# RL Intro: Multi-armed bandit # 

In [2]:
import tensorflow as tf
import numpy as np

## The Bandits ## 

pullBandit fxn generates a random number from a normal distribution with a mean of 0. The lower the bandit number, the more likely a positive reward will be returned. We want our agent to always choose the bandit that will give that positive reward. 

In [3]:
#List out our bandits. Currently bandit 4 (index#3) is set to most often provide a positive reward.
bandits = [0.2, 0, -0.2, -5]
num_bandits = len(bandits)
def pullBandit(bandit):
    #Get a random number.
    result = np.random.randn(1)
    if result > bandit:
        #return a positive reward.
        return 1
    else:
        #return a negative reward.
        return -1

## The Agent ## 

Neural agent -- consists of set of values for each bandit. Each value is an estimate of the value of the return from choosing the bandit. We use a policy gradient method to update the agent by moving the value for the selected action towards the received reward.

In [4]:
tf.reset_default_graph()

#These two lines established the feed-forward part of the network. This does the actual choosing.
weights = tf.Variable(tf.ones([num_bandits]))
chosen_action = tf.argmax(weights,0)

#The next six lines establish the training proceedure. We feed the reward and chosen action into the network
#to compute the loss, and use it to update the network.
reward_holder = tf.placeholder(shape=[1],dtype=tf.float32)
action_holder = tf.placeholder(shape=[1],dtype=tf.int32)
responsible_weight = tf.slice(weights,action_holder,[1])
loss = -(tf.log(responsible_weight)*reward_holder)
optimizer = tf.train.GradientDescentOptimizer(learning_rate=0.001)
update = optimizer.minimize(loss)

## Training ## 

In [6]:
total_episodes = 1000 #Set total number of episodes to train agent on.
total_reward = np.zeros(num_bandits) #Set scoreboard for bandits to 0.
e = 0.1 #Set the chance of taking a random action.
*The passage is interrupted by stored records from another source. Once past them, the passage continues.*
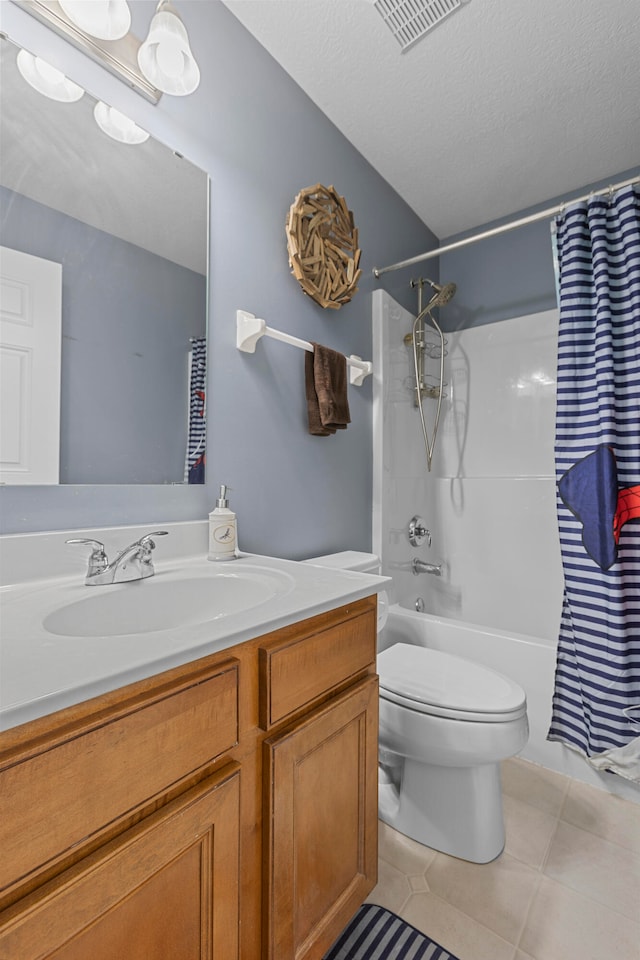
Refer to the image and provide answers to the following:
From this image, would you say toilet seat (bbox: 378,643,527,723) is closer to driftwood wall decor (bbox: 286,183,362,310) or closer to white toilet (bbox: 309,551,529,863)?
white toilet (bbox: 309,551,529,863)

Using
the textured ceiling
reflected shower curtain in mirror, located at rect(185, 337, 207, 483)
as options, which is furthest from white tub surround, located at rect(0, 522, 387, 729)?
the textured ceiling

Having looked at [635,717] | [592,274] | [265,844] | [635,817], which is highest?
[592,274]

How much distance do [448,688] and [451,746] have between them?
15cm

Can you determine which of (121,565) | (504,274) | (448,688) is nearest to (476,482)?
(504,274)

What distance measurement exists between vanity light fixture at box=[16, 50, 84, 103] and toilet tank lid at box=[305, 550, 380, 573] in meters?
1.34

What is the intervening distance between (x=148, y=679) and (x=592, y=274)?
1949 mm

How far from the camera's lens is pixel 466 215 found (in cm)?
237

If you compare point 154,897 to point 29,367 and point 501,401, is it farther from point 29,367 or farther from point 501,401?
point 501,401

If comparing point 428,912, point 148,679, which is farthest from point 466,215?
point 428,912

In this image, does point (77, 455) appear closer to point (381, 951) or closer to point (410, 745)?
point (410, 745)

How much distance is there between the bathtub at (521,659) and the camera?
5.43ft

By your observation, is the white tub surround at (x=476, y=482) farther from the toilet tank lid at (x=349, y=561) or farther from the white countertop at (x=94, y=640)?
the white countertop at (x=94, y=640)

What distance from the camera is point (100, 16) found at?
3.14 ft

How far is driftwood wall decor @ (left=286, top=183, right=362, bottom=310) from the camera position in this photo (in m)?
1.52
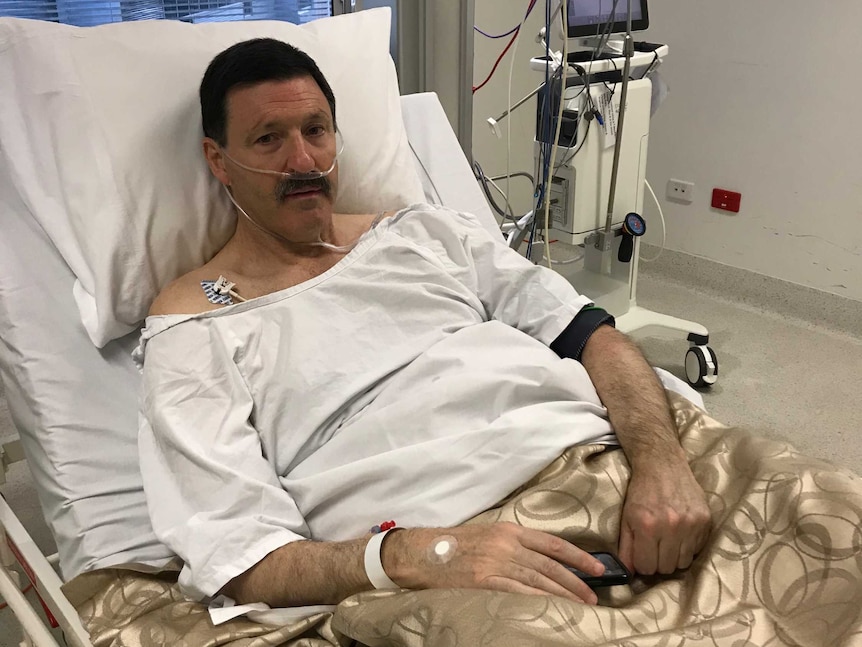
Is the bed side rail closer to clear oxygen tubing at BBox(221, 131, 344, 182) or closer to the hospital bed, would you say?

init = tf.initialize_all_variables()

# Launch the tensorflow graph
with tf.Session() as sess:
    sess.run(init)
    i = 0
    while i < total_episodes:
        
        #Choose either a random action or one from our network.
        if np.random.rand(1) < e:
            action = np.random.randint(num_bandits)
        else:
            action = sess.run(chosen_action)
        
        reward = pullBandit(bandits[action]) #Get our reward from picking one of the bandits.
        
        #Update the network.
        _,resp,ww = sess.run([update,responsible_weight,weights], feed_dict={reward_holder:[reward],action_holder:[action]})
        
        #Update our running tally of scores.
        total_reward[action] += reward
        if i % 50 == 0:
            print("Running reward for the " + str(num_bandits) + " bandits: " + str(total_reward))
        i+=1
print("The agent thinks bandit " + str(np.argmax(ww)+1) + " is the most promising....")
if np.argmax(ww) == np.argmax(-np.array(bandits)):
    print("...and it was right!")
else:
    print("...and it was wrong!")

Instructions for updating:
Use `tf.global_variables_initializer` instead.
Running reward for the 4 bandits: [-1.  0.  0.  0.]
Running reward for the 4 bandits: [-1.  1. -1. 44.]
Running reward for the 4 bandits: [-1.  1.  0. 91.]
Running reward for the 4 bandits: [ -2.   2.   1. 136.]
Running reward for the 4 bandits: [ -1.   0.  -2. 180.]
Running reward for the 4 bandits: [ -1.   2.   1. 225.]
Running reward for the 4 bandits: [  0.   3.   1. 273.]
Running reward for the 4 bandits: [  0.   4.   0. 321.]
Running reward for the 4 bandits: [ -2.   5.   1. 367.]
Running reward for the 4 bandits: [ -3.   6.   2. 410.]
Running reward for the 4 bandits: [ -3.   6.   3. 459.]
Running reward for the 4 bandits: [ -6.   6.   2. 505.]
Running reward for the 4 bandits: [ -6.   6.   3. 550.]
Running reward for the 4 bandits: [ -5.   5.   4. 595.]
Running reward for the 4 bandits: [ -6.   6.   4. 639.]
Running reward for the 4 bandits: [ -4.   6.   5. 686.]
Running reward for the 4 bandits: [ -3.